(Collection entries)
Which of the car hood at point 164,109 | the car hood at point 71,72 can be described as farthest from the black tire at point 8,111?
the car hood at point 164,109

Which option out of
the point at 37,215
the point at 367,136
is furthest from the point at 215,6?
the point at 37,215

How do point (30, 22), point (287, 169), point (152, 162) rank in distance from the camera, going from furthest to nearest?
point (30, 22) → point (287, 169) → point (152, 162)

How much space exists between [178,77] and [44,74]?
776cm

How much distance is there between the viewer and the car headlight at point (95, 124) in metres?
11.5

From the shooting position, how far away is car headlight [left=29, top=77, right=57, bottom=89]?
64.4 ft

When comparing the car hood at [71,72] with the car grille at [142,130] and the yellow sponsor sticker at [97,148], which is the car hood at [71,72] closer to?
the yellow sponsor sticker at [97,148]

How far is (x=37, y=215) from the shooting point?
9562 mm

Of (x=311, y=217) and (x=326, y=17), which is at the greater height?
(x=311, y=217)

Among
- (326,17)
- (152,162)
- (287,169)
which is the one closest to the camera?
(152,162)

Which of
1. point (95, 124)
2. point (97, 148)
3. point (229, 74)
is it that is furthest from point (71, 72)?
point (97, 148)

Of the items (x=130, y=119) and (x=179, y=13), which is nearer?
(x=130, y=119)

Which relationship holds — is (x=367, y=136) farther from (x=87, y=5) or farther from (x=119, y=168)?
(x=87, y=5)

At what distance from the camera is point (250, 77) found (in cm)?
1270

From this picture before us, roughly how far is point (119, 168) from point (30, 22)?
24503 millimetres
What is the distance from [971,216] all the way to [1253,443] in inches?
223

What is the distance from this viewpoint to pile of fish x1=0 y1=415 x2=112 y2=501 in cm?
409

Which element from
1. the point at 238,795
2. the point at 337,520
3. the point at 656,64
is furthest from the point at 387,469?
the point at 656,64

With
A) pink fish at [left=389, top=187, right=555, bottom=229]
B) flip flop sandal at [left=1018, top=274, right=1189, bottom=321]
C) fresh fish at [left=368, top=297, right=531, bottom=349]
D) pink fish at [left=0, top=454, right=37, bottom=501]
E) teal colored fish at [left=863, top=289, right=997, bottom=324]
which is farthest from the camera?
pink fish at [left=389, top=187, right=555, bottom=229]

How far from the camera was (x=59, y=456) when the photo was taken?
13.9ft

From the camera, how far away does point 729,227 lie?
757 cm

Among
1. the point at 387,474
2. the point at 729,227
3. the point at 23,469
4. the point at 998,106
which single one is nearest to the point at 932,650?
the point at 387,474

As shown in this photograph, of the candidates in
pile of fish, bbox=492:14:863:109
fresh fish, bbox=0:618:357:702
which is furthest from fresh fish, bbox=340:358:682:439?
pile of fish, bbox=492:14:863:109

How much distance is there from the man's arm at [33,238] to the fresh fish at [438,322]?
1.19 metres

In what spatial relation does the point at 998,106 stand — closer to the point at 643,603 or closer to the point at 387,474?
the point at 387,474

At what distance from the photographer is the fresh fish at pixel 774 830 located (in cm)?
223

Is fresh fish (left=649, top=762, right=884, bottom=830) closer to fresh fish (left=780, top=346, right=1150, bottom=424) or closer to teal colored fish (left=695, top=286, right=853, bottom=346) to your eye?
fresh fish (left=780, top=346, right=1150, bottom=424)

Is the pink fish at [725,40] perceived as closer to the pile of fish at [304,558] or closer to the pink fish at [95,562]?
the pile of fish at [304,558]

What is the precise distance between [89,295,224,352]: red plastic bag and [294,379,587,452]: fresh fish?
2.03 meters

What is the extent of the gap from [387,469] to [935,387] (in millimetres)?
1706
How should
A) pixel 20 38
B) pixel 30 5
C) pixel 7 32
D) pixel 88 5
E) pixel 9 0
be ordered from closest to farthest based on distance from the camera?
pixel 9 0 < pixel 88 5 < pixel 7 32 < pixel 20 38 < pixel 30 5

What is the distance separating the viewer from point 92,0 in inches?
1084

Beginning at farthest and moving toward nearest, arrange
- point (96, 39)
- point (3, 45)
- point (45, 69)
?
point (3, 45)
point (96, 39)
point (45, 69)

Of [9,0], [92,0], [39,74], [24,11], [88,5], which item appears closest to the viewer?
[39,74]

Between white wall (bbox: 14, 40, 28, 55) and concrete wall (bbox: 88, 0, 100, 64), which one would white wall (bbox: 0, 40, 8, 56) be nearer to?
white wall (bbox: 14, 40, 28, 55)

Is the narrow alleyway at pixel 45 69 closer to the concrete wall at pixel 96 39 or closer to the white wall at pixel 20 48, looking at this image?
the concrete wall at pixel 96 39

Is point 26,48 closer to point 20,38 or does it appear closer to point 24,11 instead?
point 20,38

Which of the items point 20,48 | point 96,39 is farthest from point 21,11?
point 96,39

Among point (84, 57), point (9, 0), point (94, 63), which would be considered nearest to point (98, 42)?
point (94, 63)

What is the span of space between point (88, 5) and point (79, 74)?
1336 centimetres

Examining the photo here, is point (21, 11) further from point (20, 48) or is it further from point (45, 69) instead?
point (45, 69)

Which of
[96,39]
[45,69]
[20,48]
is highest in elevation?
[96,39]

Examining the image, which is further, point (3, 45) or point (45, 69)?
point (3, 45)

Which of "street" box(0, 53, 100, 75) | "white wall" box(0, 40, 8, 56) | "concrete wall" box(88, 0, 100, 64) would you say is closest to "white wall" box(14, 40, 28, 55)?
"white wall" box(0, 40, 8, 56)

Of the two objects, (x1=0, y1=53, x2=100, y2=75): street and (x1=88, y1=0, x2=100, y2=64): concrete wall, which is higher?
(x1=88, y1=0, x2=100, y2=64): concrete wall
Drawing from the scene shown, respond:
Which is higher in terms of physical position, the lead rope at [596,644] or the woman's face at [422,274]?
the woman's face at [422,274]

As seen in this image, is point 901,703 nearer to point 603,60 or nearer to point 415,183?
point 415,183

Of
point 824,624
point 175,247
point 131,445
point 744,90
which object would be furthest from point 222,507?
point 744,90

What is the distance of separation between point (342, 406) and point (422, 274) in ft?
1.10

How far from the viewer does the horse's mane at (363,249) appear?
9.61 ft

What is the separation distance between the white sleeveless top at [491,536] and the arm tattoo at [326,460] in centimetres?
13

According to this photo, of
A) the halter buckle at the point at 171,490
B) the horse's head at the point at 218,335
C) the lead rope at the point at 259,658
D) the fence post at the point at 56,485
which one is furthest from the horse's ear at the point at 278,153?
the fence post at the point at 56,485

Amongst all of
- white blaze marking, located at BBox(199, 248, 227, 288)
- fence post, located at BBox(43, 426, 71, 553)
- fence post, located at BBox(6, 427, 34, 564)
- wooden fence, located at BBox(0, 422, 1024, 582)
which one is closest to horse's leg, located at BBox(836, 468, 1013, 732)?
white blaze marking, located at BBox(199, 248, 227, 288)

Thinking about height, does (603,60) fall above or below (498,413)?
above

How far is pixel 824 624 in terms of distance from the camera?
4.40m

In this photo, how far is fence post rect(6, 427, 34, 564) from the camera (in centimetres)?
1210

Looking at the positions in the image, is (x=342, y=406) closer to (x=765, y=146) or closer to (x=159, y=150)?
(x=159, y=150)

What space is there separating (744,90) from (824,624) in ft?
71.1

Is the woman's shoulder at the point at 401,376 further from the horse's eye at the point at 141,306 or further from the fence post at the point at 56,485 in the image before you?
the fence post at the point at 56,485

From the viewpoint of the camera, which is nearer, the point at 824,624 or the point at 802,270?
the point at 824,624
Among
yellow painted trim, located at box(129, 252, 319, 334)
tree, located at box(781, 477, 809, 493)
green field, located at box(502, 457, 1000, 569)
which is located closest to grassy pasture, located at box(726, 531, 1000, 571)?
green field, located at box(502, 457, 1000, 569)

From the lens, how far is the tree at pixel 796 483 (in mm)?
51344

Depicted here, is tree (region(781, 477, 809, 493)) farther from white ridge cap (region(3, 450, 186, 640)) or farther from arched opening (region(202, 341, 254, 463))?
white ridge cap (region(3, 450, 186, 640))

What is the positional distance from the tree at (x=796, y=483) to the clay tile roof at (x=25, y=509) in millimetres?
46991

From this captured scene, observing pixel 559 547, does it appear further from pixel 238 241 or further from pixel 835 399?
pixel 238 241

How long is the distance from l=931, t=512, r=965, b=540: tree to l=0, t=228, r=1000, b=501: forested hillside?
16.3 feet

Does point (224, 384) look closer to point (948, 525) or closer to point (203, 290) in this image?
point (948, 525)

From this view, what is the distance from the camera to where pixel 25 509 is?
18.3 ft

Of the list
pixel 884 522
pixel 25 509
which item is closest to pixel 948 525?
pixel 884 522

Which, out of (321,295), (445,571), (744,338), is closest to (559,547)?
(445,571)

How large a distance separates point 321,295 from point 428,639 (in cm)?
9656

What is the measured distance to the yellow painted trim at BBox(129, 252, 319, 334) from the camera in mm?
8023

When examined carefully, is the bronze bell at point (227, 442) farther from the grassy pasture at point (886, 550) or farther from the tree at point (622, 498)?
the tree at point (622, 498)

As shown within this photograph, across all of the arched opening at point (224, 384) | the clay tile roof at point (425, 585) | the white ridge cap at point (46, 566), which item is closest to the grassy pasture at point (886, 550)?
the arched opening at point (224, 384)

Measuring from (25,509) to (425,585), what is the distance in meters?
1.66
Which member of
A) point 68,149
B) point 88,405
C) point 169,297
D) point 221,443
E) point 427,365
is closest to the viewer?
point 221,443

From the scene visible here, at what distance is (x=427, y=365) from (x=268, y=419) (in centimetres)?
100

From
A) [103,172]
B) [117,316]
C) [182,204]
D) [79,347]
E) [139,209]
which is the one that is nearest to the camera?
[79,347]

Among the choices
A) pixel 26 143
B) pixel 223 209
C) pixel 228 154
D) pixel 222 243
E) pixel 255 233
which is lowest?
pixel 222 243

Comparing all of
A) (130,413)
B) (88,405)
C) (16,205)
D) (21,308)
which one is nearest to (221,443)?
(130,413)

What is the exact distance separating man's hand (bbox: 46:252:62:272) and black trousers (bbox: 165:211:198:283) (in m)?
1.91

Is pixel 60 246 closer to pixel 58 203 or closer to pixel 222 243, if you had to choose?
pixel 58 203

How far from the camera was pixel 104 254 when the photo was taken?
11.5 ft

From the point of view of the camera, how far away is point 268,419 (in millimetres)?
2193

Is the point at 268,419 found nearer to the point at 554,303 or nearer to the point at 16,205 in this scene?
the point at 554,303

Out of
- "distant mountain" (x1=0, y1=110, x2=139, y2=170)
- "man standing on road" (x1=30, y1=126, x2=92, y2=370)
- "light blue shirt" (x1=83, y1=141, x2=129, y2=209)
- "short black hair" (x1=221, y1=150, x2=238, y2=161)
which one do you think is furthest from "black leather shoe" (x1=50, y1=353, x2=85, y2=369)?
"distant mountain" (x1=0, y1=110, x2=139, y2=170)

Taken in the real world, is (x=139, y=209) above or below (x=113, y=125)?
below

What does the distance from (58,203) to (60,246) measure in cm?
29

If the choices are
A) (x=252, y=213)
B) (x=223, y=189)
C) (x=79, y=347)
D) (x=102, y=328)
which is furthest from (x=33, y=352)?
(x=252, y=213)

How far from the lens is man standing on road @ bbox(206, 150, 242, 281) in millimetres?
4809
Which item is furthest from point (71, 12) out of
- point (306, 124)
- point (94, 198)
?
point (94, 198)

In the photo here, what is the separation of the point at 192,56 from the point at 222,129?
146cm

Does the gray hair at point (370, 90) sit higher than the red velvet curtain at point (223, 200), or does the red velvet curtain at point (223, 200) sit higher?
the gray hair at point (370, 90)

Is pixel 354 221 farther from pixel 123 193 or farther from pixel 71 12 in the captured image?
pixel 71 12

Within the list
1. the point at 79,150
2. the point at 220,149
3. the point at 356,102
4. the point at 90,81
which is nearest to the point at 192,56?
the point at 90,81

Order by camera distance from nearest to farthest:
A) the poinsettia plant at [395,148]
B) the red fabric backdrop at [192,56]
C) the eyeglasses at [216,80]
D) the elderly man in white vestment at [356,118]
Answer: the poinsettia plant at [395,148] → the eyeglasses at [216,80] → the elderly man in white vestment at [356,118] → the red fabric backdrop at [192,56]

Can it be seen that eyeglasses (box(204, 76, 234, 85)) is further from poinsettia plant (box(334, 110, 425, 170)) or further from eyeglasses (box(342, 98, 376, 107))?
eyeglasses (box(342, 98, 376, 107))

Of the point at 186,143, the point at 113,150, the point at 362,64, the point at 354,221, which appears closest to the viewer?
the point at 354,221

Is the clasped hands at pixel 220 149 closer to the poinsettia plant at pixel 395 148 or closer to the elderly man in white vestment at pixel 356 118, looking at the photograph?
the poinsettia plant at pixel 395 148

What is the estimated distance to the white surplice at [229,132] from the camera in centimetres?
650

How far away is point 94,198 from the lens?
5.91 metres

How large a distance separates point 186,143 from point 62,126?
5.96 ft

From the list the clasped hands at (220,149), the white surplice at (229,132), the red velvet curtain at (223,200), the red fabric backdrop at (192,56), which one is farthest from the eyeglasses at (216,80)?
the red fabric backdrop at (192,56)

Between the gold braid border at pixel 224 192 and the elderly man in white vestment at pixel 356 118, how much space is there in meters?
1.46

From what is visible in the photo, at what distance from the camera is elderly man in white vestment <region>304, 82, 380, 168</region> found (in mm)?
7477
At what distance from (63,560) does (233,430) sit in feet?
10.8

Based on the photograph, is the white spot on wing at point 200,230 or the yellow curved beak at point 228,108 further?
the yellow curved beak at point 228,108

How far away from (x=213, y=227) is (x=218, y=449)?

• _Work required_:
Your output consists solely of the lines from the one with "Between the gold" through the last line, copied exactly.

• _Finished task_:
Between the gold braid border at pixel 224 192 and the elderly man in white vestment at pixel 356 118, how much space is there in meters?
1.46

From what is visible in the photo, at what distance from the camera is elderly man in white vestment <region>304, 82, 380, 168</region> found (in mm)?
7477
At what distance from (63,560) does (233,430) sit in feet?
10.8

Based on the photograph, is the white spot on wing at point 200,230 or the yellow curved beak at point 228,108 further?
the yellow curved beak at point 228,108

How far away from (x=213, y=227) is (x=218, y=449)?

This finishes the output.